Omit the pictures and extract only the lines from the line containing "How great a" to the end of the material, each exactly as written.

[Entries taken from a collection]

---------------

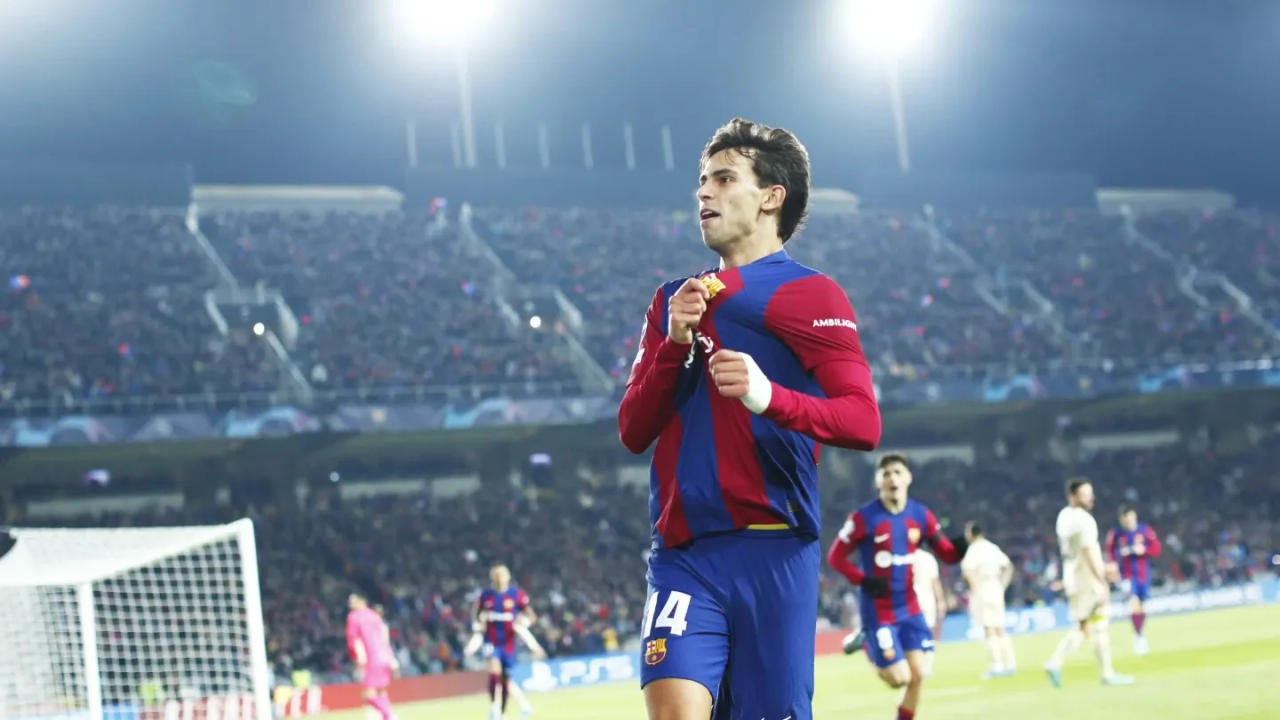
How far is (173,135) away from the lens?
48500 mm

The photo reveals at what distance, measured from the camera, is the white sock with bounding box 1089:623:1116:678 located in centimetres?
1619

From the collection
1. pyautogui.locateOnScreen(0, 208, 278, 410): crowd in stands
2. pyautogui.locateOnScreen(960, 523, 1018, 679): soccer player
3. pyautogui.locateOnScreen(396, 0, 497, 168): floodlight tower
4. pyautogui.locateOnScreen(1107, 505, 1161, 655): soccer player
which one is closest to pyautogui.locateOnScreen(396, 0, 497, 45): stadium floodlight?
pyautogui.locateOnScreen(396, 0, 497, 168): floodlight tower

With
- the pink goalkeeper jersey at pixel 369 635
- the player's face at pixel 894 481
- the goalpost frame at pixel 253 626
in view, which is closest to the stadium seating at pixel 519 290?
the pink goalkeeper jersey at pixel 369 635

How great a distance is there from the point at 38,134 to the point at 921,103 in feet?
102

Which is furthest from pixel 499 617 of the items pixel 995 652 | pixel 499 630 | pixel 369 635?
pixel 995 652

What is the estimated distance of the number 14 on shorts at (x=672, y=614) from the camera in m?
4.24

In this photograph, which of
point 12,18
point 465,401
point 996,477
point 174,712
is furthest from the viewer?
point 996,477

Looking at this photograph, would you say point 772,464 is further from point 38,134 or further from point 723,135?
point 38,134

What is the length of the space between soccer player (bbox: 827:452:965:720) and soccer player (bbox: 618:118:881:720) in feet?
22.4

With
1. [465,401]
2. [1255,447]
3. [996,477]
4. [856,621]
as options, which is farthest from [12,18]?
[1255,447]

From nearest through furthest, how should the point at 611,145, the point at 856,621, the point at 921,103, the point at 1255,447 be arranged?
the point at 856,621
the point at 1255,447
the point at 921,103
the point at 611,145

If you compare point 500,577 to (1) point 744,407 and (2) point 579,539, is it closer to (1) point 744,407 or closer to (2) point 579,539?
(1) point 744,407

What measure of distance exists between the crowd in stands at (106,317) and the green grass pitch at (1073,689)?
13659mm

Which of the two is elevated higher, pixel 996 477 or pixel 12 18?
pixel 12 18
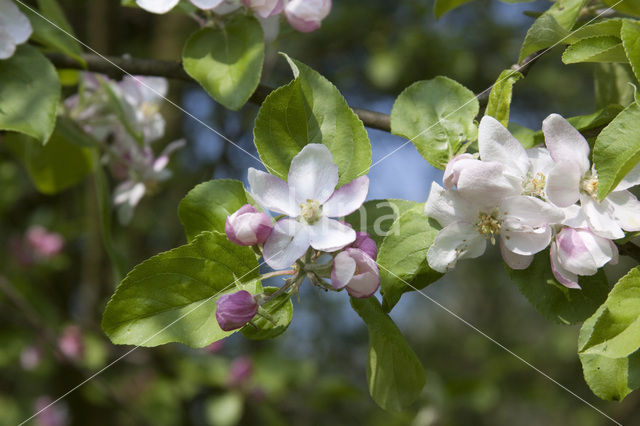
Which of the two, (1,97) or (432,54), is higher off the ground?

---------------

▶ **TASK OUTPUT**:
How great a distance is there from the point at 38,134 to the point at 921,103 in feet?
102

Which is furthest from pixel 499 617 of the items pixel 995 652 | pixel 499 630 | pixel 369 635?
pixel 995 652

What is the estimated distance of the number 14 on shorts at (x=672, y=614) from the camera in m?
4.24

In this photograph, which of
point 12,18
point 465,401
point 996,477
point 174,712
is furthest from the viewer?
point 996,477

Looking at this photograph, would you say point 772,464 is further from point 38,134 or further from point 723,135?
point 38,134

What is the length of the space between soccer player (bbox: 827:452:965:720) and soccer player (bbox: 618:118:881:720) in feet?
22.4

With
1. [465,401]
2. [1255,447]
3. [996,477]
4. [856,621]
as options, which is farthest from [12,18]?
[1255,447]

From nearest through furthest, how should the point at 611,145, the point at 856,621, the point at 921,103, the point at 1255,447 be arranged?
the point at 856,621
the point at 1255,447
the point at 921,103
the point at 611,145

If you compare point 500,577 to (1) point 744,407 and (2) point 579,539, is it closer to (1) point 744,407 or closer to (2) point 579,539?
(1) point 744,407

What measure of distance exists between the crowd in stands at (106,317) and the green grass pitch at (1073,689)?
13659mm

Which of the two is elevated higher, pixel 996 477 or pixel 12 18?
pixel 12 18
Which of the two, (1,97) or (432,54), is higher off the ground?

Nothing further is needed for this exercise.